Each miniature solar power unit produces about three kilowatts of electricity. In Lesotho, that is enough electricity to power a multi-building health clinic that treats between 50 and 100 patients per day, Orosz said.

The first unit will be installed this year in a health clinic in the Berea region of Lesotho, northeast of the capital city Maseru, Orosz said.

To gauge how much power the average clinic in Lesotho uses, Orosz visited and measured energy usage at three clinics run by Partners In Health, an organization co-founded by College President Jim Yong Kim.

"The PIH clinics are the top end of the quality scale," Orosz said. "If the other clinics in Lesotho could achieve what the PIH clinics have, that would be great."

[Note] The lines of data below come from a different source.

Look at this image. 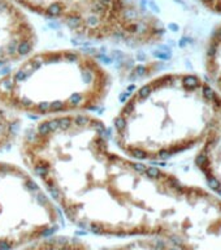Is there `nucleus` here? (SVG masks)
<instances>
[{
	"instance_id": "1",
	"label": "nucleus",
	"mask_w": 221,
	"mask_h": 250,
	"mask_svg": "<svg viewBox=\"0 0 221 250\" xmlns=\"http://www.w3.org/2000/svg\"><path fill=\"white\" fill-rule=\"evenodd\" d=\"M20 154L61 218L96 236L157 237L180 180L118 151L109 128L91 114L36 121Z\"/></svg>"
},
{
	"instance_id": "2",
	"label": "nucleus",
	"mask_w": 221,
	"mask_h": 250,
	"mask_svg": "<svg viewBox=\"0 0 221 250\" xmlns=\"http://www.w3.org/2000/svg\"><path fill=\"white\" fill-rule=\"evenodd\" d=\"M221 116V95L194 73L159 74L135 89L112 121L115 147L154 163L199 146Z\"/></svg>"
},
{
	"instance_id": "3",
	"label": "nucleus",
	"mask_w": 221,
	"mask_h": 250,
	"mask_svg": "<svg viewBox=\"0 0 221 250\" xmlns=\"http://www.w3.org/2000/svg\"><path fill=\"white\" fill-rule=\"evenodd\" d=\"M112 77L83 50L33 51L0 76V104L40 120L90 114L108 98Z\"/></svg>"
},
{
	"instance_id": "4",
	"label": "nucleus",
	"mask_w": 221,
	"mask_h": 250,
	"mask_svg": "<svg viewBox=\"0 0 221 250\" xmlns=\"http://www.w3.org/2000/svg\"><path fill=\"white\" fill-rule=\"evenodd\" d=\"M23 12L62 25L75 37L148 47L164 37L161 21L135 0H11Z\"/></svg>"
},
{
	"instance_id": "5",
	"label": "nucleus",
	"mask_w": 221,
	"mask_h": 250,
	"mask_svg": "<svg viewBox=\"0 0 221 250\" xmlns=\"http://www.w3.org/2000/svg\"><path fill=\"white\" fill-rule=\"evenodd\" d=\"M61 215L28 168L0 160V250L53 235Z\"/></svg>"
},
{
	"instance_id": "6",
	"label": "nucleus",
	"mask_w": 221,
	"mask_h": 250,
	"mask_svg": "<svg viewBox=\"0 0 221 250\" xmlns=\"http://www.w3.org/2000/svg\"><path fill=\"white\" fill-rule=\"evenodd\" d=\"M36 41L26 13L11 0H0V67L15 64L33 52Z\"/></svg>"
},
{
	"instance_id": "7",
	"label": "nucleus",
	"mask_w": 221,
	"mask_h": 250,
	"mask_svg": "<svg viewBox=\"0 0 221 250\" xmlns=\"http://www.w3.org/2000/svg\"><path fill=\"white\" fill-rule=\"evenodd\" d=\"M195 166L210 188L208 190L221 198V116L199 145Z\"/></svg>"
},
{
	"instance_id": "8",
	"label": "nucleus",
	"mask_w": 221,
	"mask_h": 250,
	"mask_svg": "<svg viewBox=\"0 0 221 250\" xmlns=\"http://www.w3.org/2000/svg\"><path fill=\"white\" fill-rule=\"evenodd\" d=\"M206 80L221 95V24L213 29L204 51Z\"/></svg>"
},
{
	"instance_id": "9",
	"label": "nucleus",
	"mask_w": 221,
	"mask_h": 250,
	"mask_svg": "<svg viewBox=\"0 0 221 250\" xmlns=\"http://www.w3.org/2000/svg\"><path fill=\"white\" fill-rule=\"evenodd\" d=\"M17 250H91V248L77 237L51 235L30 242Z\"/></svg>"
},
{
	"instance_id": "10",
	"label": "nucleus",
	"mask_w": 221,
	"mask_h": 250,
	"mask_svg": "<svg viewBox=\"0 0 221 250\" xmlns=\"http://www.w3.org/2000/svg\"><path fill=\"white\" fill-rule=\"evenodd\" d=\"M103 250H178L170 242L159 237H130L107 246Z\"/></svg>"
},
{
	"instance_id": "11",
	"label": "nucleus",
	"mask_w": 221,
	"mask_h": 250,
	"mask_svg": "<svg viewBox=\"0 0 221 250\" xmlns=\"http://www.w3.org/2000/svg\"><path fill=\"white\" fill-rule=\"evenodd\" d=\"M20 119L15 112L0 104V153L15 145L18 138Z\"/></svg>"
},
{
	"instance_id": "12",
	"label": "nucleus",
	"mask_w": 221,
	"mask_h": 250,
	"mask_svg": "<svg viewBox=\"0 0 221 250\" xmlns=\"http://www.w3.org/2000/svg\"><path fill=\"white\" fill-rule=\"evenodd\" d=\"M200 3L213 13L221 15V0H200Z\"/></svg>"
}]
</instances>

Orosz and his collaborators will collect data and user feedback about the first unit, which will help them focus the technology for their niche of rural health clinics, Orosz said.

The team is also working in a new lab at Eckerd College in St. Petersburg, Fla. Due to a lack of sunlight and lab space at MIT, Orosz e-mailed faculty at various colleges and universities in Florida and the Southwest to obtain lab space in a sunnier region, he said.

Orosz said he hopes to broaden the scope of the applications of the solar energy units, eventually expanding to schools and other buildings.

"We've formed a nonprofit but we do intend to license to companies to sell it locally in their markets," Orosz said. "The energy is a big part of it but another part is empowerment and technology transfer to people in developing countries."